Some studies identified basilar invagination, type 1.5 Chiari malformation and clivo-axial angle < 125° – but not pB-C2 ≥ 9mm – as preoperative risk factors for occipitocervical fusion (125). In our cohort, we lacked sufficient paraclinical data to assess the stability of the craniovertebral junction. The unfavorable outcomes after posterior fossa decompression without stabilization in groups 2 and 4 compared to other groups may suggest a persistent instability phenomenon of the craniovertebral junction and/or of the atlantoaxial joint.

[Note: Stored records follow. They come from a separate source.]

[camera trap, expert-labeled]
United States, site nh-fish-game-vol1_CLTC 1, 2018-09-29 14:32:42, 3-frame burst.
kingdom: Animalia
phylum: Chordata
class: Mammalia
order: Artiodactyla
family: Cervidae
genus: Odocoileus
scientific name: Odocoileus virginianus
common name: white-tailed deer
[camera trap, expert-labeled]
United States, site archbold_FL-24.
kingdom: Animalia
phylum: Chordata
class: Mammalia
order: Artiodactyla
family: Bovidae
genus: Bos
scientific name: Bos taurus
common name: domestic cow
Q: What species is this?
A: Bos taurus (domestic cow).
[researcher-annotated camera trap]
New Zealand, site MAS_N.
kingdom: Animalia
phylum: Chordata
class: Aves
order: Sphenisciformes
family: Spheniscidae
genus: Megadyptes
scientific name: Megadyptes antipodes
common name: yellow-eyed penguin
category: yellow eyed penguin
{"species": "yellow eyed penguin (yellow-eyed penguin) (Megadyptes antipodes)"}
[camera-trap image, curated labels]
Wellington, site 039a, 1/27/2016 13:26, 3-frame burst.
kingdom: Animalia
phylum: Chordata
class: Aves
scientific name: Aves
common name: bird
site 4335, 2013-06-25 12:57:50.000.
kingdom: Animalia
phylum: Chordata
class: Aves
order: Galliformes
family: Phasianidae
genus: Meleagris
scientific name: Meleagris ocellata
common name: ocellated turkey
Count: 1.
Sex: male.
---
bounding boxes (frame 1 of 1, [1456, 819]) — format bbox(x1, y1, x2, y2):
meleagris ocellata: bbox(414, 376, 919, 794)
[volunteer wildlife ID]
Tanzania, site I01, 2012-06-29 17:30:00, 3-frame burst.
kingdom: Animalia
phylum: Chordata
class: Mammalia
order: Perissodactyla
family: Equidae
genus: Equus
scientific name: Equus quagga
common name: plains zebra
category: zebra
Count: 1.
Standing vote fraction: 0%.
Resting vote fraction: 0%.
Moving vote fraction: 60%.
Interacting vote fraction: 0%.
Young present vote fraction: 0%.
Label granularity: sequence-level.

Surprisingly, basilar invagination and ventral compression of the brain stem were almost not correlated (correlation coefficient of 0,02). In group 5, patients often presented with a ventral compression but without an upward displacement of the dens through the foramen magnum, whereas in group 2, ventral compression was infrequent and upward displacement of the dens was frequent. Another feature characterizing patients from group 2 is the significantly higher position of the obex compared to the whole cohort. We hypothesize that this may reveal an upward displacement of not only the dens but also the brainstem itself in group 2 (Figure 7). Patients from this group also had the most variability in C1C2 angle throughout the postoperative course.
Our understanding of these phenomena is that patients from this group suffer from a craniovertebral junction instability on the sagittal plan.
37 Figure 7 – Hypothesis on the mechanisms
underlying the radiological features in group 2 – Craniovertebral instability leads to an upward displacement of both the dens and the brainstem that may explain the high position of the obex and the variation in C1C2 angle.
In group 5, ventral brainstem compression was generally not associated to an upward displacement of the dens. Tonsillar herniation was significantly higher in this group compared to the cohort (p<0.0001). Outcomes were favorable after duroplasty and tonsillectomy. Fourth ventricle stenting was performed only in 2.6% from this group and showed rather unfavorable outcomes. Our interpretation of these results is that anterior compression of the brainstem by the dens is responsible for the crowding of the foramen magnum and tonsillar herniation, therefore explaining the efficacy of surgical strategies that make more space in the posterior fossa, i.e.
duraplasty and tonsillectomy. The good evolution without osteosynthesis in this group is in favor of the absence of instability at the level of the craniovertebral junction in this group.
38 Interestingly, four of the six patients that had a C0C1 fusion in the cohort were found in this group. Although no statistical analysis can be performed on such a small sample, this may be suggestive of a bony anomaly of Pang’s central pivot (9), which could be one of the factors at the origin of the ventral compression of the brainstem. Patients in this group were older than in the other groups, presented mostly with headaches and sometimes with central sleep apneas. We think that the mechanisms underlying tonsillar herniation in these patients are close to those in adult patients with CM-1. Some authors have advocated a transoral odontoidectomy in CM-1 patients with irreducible deformities of the craniovertebral junction compressing the brainstem (126,127). We believe that an anterior decompression should only be associated in the most severe CM-1 cases with an important anterior compression of the brainstem and associated symptoms, i.e. brainstem dysfunction. However, no patient in our cohort underwent a transoral decompression, hence we lack data to analyze the efficacy of such strategies that will have to be assessed in future prospective studies.